We came upon what I suppose was his bedroom. At least there was a mattress on the floor with Rainer on it.
"Weber, how are you? And Finky Linky!" He was propped against the wall wearing nothing more than a pair of underpants and black socks. His hair was long and stringy, dirty. It was almost like seeing another person, because part of Rainer's Hessian image had always been steel-gray hair cut almost to the skull.
"What're you two doing here?"
"We came to talk about Phil."
"Phil?"
"Phil Strayhorn."
He squinted, trying to remember the name of the man he'd made four films with. "Phil Strayhorn? Oh, yeah, sure. Phil. He's dead. You know that? Phil's dead."
"Yes, we know that. What's the matter, Rainer? You look like hell."

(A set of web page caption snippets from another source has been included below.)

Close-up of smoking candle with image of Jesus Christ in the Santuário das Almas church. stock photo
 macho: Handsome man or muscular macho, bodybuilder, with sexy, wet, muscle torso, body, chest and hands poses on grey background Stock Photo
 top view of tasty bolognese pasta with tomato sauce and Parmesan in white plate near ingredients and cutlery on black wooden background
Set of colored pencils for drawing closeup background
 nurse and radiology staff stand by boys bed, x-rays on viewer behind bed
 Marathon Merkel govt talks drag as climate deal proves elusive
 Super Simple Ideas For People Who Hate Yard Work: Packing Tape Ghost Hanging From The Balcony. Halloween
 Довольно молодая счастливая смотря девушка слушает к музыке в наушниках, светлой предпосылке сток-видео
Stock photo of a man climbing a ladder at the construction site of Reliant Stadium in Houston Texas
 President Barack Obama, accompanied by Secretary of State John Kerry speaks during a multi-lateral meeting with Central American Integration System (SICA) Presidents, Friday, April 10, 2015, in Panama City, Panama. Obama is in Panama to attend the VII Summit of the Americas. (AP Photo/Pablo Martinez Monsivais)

He smiled. "I do? I feel good. Don't know why I look like hell 'cause I feel good."
"Are you high?"
"High? No, Finky, you know I don't do drugs. Don't even drink. Just feel good." He got up slowly, helping himself with a hand hard against the wall behind him. "I'm on vacation for a while. Takin' it easy and listening to some music." His head dropped back and closing his eyes, he began swaying slowly to the Doors' next song.
"Can I turn it down a little while we talk?" Without waiting for an answer, Wyatt walked over to the large stereo unit in a corner and turned it off. "That's better. You want something to eat, Rainer? Or something to drink?"
"No, I'm fine. Sit down, guys. Ask me whatever you want."
The next half hour was a strange experience. The man looked like Rainer, talked like him most of the time, and knew things only he could know, but neither Wyatt nor I could say for sure if it was him. The man we knew wasn't completely there – only parts. Recognizable parts, certainly, but not one hundred percent Rainer Artus. Wyatt agreed when I said later it was like those flies buzzing around the front door – they kept coming and going from the house. Only here, our man kept coming and going from the strange person we were talking with.
I asked him questions about the film we'd made together – small questions, unimportant ones, that only a person who'd been on the set would have remembered. He knew everything and laughed at some of the memories. It was Rainer. No. No, it wasn't.
"Listen, please. This is an important question. Remember when you shot that sequence in Midnight Kills when Bloodstone did his monologue? I guess it was the only time he ever said anything."
"Sure. What do you want to know about it?"
"Do you know where the film is? It seems that section has kind of disappeared."
"You check with the studio?"
"We checked with the studio, the lab, Sasha Makrianes, everyone. The whole piece is gone."
"That's mysterious." He said the word, but his tone of voice said he wasn't interested in this mystery at all.